I nodded in agreement, appreciating Mrs. Henderson’s wise opinion of Austen’s work.
She went into her pocket, pulled out a piece of chocolate, and then popped it into her mouth. “I like to think that Persuasion is a perfect mix of profound moments stirred with wonderful entertainment.”
This woman understood what made for a wonderful story.
“So, I told you my husband was the sheriff here, yeah?”
Yes.
She smiled. “If you met Lucas, you’d think he was born from the sweetest piece of chocolate. His voice is so soothing and he has this rich personality that everyone instantly loves. He has a spark about him; when he walks into a room the energy shifts to a brighter place. He’s the love of my life, and I can tell that this Brooks is the love of yours, right?”
He is.
She popped another piece of chocolate into her mouth. “Ninety-five percent of my marriage has always been filled with happiness. Being married to Lucas was the best choice of my life, but there was a point in our story where that five percent showed up. We lived in an inner city, and Lucas was working nightshifts as a p
olice officer. He hardly talked about the kinds of things he saw out there, but I knew they affected him. He started smiling less, he hardly laughed, and everything I did was somehow wrong to him. He shouted at me and yelled about ridiculous things. The dishwasher leaking water; the delivery boy tossing the newspaper into the bushes by mistake. Those sorts of things drove him crazy, and he hollered at me about it. I placed his anger on my shoulders, though, telling myself he’d had a tough day. My sweet Lucas had a tough work life. He worked a job where death was more common than life. He walked into houses sometimes where he’d come across children who lost their lives due to getting in the crossfire of their parents arguing. He was tired, so I took on his exhaustion. I told myself I was his rock, therefore I had to hold down the fort for both of us.”
I listened to her words, hardly blinking once.
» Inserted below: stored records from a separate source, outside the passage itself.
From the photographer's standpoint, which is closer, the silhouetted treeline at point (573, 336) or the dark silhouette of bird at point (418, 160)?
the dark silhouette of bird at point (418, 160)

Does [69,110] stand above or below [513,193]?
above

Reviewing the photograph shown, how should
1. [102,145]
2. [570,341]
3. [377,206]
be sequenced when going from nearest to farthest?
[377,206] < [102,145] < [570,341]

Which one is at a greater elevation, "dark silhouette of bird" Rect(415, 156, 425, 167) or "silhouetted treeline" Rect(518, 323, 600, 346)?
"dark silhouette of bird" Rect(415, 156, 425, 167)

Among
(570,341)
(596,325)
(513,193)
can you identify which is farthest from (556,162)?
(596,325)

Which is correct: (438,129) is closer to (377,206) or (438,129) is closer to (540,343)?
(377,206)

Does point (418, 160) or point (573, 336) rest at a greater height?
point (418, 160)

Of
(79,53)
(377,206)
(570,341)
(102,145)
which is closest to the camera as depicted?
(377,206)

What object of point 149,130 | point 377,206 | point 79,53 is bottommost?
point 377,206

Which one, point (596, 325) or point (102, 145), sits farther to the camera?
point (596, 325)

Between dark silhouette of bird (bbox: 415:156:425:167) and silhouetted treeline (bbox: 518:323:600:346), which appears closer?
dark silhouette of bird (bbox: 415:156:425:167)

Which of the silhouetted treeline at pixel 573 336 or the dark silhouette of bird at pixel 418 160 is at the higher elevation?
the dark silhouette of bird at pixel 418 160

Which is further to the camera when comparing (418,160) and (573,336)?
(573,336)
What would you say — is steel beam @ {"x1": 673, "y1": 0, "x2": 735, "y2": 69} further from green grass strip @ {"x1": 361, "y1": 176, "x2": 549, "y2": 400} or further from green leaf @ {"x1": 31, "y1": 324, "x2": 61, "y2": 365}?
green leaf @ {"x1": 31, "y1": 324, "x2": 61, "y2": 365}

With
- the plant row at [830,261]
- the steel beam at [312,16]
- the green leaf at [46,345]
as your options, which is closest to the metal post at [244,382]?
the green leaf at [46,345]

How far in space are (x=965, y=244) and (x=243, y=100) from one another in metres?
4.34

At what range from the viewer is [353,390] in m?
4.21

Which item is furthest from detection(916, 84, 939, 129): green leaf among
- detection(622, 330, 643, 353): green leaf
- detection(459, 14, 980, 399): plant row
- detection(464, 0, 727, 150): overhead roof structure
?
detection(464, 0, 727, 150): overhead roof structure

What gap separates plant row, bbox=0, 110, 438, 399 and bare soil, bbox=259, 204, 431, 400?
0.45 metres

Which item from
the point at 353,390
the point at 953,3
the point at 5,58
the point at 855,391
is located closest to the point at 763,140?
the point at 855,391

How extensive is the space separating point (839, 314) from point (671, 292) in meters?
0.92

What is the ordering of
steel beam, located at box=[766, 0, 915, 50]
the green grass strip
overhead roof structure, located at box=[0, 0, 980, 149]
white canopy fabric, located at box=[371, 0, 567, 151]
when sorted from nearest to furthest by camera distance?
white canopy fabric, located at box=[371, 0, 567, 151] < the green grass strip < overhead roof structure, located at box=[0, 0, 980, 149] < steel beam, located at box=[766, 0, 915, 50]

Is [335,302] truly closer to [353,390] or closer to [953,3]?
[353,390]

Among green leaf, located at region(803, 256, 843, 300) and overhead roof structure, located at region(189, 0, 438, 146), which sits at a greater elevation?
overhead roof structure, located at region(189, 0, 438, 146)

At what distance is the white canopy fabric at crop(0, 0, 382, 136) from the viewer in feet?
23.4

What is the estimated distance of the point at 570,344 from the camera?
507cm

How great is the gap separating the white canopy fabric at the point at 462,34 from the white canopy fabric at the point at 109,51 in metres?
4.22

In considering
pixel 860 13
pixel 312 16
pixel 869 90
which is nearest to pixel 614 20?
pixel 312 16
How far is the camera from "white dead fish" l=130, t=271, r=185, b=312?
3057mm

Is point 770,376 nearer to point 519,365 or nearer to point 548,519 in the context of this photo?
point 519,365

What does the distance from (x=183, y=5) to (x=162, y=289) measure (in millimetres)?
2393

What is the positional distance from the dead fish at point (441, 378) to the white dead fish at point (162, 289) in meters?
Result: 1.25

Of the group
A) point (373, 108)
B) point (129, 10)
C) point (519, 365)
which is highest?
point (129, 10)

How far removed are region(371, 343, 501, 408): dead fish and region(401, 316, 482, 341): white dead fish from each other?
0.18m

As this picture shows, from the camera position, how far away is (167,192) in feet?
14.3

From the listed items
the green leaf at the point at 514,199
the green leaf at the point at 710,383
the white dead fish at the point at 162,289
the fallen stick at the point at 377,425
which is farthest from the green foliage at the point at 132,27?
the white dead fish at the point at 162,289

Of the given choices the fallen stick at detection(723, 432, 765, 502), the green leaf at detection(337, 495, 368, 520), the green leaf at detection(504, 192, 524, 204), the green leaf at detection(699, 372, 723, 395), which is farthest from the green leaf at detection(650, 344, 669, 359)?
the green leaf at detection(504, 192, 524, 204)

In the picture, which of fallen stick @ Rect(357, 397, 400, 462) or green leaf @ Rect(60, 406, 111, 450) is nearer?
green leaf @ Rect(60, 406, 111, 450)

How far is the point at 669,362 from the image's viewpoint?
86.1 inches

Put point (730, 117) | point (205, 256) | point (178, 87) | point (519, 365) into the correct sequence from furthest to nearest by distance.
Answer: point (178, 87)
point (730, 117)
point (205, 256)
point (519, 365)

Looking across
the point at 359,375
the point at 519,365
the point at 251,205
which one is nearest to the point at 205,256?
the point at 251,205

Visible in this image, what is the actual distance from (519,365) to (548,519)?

“But the thing about rocks is even though they are strong, they aren’t invincible. You can’t allow someone to take a sledgehammer to a stone, without expecting it to begin to crack. It took a lot of work, but we came through it after I stood up for myself, reminding Lucas that I was his partner, not his punching bag.” Mrs. Henderson leaned in closer to me and placed a piece of chocolate into my hand. “I see it in your eyes, sweet girl. The way you’re holding his pain in your chest. The way you’re breaking while trying to appear strong. I’ve read some of the articles about Brooks and they are beyond harsh. Brooks is a gentle soul. That’s probably why all of this media attention is so hard on him. Gentle souls hurt the most when the world turn its back on them. That’s why your role to him is so important. You’re his truth. So, help him, but stand your ground. Don’t be his punching bag, Maggie. Love him, but love yourself, too. Just because he’s hurting doesn’t mean he gets to hurt you,” Mrs. Henderson said. “Promise me you’ll take care of yourself?”